Chafee cites Senate rules

Sen. John Chafee (R) of Rhode Island, chairman of the Senate Environment and Public Works Committee, strongly opposes the House legislation. Though House rules allowed the leadership to push regulatory reforms through quickly, ''you can't do that in the Senate, thank goodness,'' he says.

*The line-item veto. The measure designed to give the president more power to cut ''pork'' without rejecting the entire budget crafted by Congress is in trouble in the Senate. Two versions, one by Sen. John McCain (R) of Arizona and another by Sen. Pete Domenici (R) of New Mexico, threaten to sink each other. Mr. McCain's is the stronger bill, but Dole backs Mr. Domenici's. If McCain's dies, he has vowed to oppose the other.

The demise of the balanced-budget amendment has raised the stakes in the battle over deficit reduction. Both parties blame each other for the amendment's defeat, and both challenge the other's sincerity to cut government spending.

The squabbling between the two parties, however, may soon become squabbling among Republicans in the two chambers.

''The first 100 days is a battle over the budget,'' says James Thurber, political scientist at American University in Washington. ''Newt Gingrich has centralized power more than any Speaker since Cannon in 1910,'' and therefore has the discipline in the House to enact tax cuts. ''The Senate will say no to tax cuts. A gang of nine moderates will slow things up.''

The House Contract With America calls for roughly $200 billion in tax cuts between now and 2002, the year the balanced-budget amendment was projected to be ratified by the states. Gingrich has vowed to put the budget on a ''glide path'' toward balance even without the amendment.

But that task -- cutting roughly $1.2 trillion over seven years -- will be harder without the constitutionally imposed discipline. The proposed tax cuts inflate that figure, and economists say the regulatory reforms passed in the House would add billions in government spending on cost-benefit analyses and property compensation.

House majority leader Richard Armey (R) of Texas says House Republicans will find spending cuts to pay for the tax cuts. Last week, the House passed a bill cutting $17 billion in previously appropriated funds.
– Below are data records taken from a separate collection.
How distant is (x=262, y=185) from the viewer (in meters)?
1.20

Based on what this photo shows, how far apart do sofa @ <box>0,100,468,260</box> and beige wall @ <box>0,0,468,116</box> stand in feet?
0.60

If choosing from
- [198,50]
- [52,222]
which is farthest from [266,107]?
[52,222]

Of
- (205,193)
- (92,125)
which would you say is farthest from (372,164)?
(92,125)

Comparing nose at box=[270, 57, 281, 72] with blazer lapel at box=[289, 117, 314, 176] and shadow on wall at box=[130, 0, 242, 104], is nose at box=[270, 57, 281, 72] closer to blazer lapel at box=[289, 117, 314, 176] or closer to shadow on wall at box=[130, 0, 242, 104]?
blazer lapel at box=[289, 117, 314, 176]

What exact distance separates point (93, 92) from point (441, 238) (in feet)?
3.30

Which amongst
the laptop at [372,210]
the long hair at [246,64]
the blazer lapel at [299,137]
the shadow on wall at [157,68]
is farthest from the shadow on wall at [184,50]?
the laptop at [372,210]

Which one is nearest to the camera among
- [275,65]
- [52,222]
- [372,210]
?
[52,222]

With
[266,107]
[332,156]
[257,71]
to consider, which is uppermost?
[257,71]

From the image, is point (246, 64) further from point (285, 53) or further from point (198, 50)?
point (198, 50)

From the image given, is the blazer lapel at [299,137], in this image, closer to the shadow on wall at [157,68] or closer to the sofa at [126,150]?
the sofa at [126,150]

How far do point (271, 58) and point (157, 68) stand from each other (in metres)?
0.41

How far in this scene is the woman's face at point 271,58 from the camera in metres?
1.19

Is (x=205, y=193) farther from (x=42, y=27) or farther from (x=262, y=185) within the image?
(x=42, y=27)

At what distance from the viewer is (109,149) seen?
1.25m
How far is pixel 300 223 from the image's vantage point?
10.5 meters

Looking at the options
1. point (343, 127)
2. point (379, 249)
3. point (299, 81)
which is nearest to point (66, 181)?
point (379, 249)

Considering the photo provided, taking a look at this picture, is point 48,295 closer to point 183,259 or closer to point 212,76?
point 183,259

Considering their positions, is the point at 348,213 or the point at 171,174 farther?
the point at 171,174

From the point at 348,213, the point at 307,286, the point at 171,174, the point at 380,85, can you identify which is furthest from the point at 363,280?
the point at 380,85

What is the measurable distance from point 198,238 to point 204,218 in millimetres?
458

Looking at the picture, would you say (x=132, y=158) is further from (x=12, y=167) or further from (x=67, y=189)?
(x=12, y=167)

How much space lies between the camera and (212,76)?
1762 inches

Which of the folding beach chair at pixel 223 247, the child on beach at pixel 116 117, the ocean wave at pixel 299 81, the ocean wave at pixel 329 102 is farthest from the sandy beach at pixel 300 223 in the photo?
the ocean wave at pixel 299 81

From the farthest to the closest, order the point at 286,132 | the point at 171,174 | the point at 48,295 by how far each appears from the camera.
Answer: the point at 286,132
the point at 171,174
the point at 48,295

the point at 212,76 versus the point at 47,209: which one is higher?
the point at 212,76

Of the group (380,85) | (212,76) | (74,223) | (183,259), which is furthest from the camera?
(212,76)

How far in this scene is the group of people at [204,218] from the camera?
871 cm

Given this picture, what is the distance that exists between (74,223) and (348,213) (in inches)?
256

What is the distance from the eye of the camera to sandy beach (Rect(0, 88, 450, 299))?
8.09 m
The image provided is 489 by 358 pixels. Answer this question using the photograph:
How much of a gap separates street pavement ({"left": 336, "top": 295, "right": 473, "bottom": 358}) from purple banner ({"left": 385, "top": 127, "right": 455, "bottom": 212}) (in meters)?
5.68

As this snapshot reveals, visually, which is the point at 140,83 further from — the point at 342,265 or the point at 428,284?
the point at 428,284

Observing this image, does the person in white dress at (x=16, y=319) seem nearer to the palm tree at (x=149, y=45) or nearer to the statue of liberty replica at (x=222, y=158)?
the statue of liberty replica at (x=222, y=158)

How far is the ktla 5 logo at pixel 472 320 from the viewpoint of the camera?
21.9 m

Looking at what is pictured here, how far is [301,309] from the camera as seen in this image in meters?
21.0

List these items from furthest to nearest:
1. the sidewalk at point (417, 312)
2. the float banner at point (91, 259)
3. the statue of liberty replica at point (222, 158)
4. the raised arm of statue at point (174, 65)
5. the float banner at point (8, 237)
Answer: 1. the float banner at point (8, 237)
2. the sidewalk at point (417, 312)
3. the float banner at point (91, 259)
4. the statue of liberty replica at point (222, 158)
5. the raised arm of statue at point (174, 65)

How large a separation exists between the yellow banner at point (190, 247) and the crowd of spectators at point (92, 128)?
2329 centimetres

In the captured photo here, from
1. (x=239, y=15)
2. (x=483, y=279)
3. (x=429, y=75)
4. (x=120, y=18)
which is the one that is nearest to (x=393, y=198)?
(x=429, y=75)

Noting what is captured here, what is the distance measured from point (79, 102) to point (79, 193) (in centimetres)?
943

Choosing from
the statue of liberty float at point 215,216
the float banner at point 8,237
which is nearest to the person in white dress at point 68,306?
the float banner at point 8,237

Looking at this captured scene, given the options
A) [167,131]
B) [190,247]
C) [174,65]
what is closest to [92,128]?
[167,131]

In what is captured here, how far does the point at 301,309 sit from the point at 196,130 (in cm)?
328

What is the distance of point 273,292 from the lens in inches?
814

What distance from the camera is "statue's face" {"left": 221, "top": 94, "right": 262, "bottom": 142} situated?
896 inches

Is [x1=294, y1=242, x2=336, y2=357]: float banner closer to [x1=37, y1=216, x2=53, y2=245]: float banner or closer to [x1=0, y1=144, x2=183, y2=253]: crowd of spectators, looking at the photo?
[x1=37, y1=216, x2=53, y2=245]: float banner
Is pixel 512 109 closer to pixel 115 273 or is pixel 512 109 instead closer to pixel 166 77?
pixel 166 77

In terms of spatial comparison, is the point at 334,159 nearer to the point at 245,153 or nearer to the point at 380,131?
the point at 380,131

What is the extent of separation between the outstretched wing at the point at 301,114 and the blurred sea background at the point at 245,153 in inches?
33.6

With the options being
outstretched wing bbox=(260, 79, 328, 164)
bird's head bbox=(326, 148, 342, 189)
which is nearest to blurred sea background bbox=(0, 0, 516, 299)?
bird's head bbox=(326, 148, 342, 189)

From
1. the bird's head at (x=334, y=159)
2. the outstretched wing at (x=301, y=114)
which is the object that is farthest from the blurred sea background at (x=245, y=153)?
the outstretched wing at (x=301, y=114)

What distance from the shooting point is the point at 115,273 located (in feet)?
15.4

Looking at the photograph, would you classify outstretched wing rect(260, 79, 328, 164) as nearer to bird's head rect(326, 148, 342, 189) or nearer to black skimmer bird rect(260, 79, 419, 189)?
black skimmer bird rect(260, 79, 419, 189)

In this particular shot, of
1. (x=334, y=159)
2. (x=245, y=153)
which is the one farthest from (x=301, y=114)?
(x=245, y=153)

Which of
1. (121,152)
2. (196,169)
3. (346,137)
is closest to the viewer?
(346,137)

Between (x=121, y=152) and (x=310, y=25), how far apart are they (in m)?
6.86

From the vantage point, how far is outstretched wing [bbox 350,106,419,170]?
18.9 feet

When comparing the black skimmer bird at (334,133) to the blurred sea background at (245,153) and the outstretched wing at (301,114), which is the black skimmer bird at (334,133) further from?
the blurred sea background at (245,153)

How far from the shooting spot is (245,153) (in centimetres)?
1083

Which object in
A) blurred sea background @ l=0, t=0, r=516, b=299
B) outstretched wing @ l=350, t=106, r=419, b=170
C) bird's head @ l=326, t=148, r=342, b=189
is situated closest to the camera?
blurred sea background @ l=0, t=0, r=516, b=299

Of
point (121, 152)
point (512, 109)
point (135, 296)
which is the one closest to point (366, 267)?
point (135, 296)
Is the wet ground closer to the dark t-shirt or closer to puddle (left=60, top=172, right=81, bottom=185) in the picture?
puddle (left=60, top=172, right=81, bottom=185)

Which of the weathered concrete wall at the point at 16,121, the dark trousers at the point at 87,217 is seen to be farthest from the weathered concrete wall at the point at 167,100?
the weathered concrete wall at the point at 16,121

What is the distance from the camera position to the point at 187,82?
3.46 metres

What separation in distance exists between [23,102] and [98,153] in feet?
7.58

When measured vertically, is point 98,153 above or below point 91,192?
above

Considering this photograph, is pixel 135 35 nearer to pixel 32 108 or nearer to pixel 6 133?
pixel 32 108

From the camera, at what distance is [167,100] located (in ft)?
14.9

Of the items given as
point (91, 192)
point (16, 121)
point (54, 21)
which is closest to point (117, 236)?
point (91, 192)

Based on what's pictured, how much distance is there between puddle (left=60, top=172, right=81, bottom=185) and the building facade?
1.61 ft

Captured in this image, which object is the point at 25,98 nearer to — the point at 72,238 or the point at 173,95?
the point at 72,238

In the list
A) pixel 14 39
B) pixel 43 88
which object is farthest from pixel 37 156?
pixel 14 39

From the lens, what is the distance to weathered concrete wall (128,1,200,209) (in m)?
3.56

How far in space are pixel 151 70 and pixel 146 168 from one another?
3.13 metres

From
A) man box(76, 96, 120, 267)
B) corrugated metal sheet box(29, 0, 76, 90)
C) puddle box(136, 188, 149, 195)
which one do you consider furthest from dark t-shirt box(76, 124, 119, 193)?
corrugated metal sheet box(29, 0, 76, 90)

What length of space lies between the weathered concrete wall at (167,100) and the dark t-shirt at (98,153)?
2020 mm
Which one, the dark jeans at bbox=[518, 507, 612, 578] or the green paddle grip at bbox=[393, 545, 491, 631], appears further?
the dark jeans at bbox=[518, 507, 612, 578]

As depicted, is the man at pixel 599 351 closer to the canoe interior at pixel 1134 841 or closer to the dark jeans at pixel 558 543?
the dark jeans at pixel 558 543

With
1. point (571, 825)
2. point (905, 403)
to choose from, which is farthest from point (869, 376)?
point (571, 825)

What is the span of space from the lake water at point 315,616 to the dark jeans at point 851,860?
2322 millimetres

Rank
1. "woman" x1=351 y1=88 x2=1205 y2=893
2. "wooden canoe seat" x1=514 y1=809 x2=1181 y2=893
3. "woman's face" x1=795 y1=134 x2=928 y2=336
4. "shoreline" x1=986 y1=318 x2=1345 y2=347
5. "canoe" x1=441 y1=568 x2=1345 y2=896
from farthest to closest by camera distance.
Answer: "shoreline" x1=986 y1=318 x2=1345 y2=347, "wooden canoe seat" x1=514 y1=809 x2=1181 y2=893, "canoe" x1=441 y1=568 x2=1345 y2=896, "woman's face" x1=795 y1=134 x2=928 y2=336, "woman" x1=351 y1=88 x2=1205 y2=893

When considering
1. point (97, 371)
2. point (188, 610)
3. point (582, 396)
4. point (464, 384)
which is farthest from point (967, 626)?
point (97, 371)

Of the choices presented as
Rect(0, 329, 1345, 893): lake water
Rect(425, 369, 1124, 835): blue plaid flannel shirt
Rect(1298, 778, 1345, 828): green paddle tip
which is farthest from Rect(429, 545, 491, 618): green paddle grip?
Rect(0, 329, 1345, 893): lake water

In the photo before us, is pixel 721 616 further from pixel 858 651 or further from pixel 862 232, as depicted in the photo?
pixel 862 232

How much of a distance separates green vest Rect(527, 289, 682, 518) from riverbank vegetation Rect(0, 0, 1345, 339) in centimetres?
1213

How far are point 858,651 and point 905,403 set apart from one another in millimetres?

Another $3 billion will come from cuts in nonmilitary defense spending.

But several key Senate Republicans, including Mr. Hatch and Sen. Robert Packwood (R) of Oregon, chairman of the Senate Finance Committee, don't want tax cuts beyond a reducton in capital gains. And several others, including Sens. Arlen Specter (R) of Pennsylvania, Sam Nunn (D) of Georgia, and Mr. Domenici have already proposed reforming the tax code instead of making tax cuts.

Presidential hopes

Factor into this divide between House and Senate Republicans the presidential aspirations of Mr. Dole, and Peter Navarro, an economist at the University of California at Irvine, sees a Shakespearean dilemma between the chambers.

''Dole will wind up being Hamlet,'' he says, brooding over each isas to whether ''to be the presidential candidate or to be the guy in the Senate who does what's best for the American people.''

Dole will be forced to balance his leadership position, he says, against the special interests he needs to support his candidacy. Nowhere will this be as evident, Mr. Navarro says, as in the debate over legal reform. When the House sends over its bill limiting civil lawsuits known as torts, Dole will be vulnerable to trial lawyers exchanging their support for his opposition to the bill.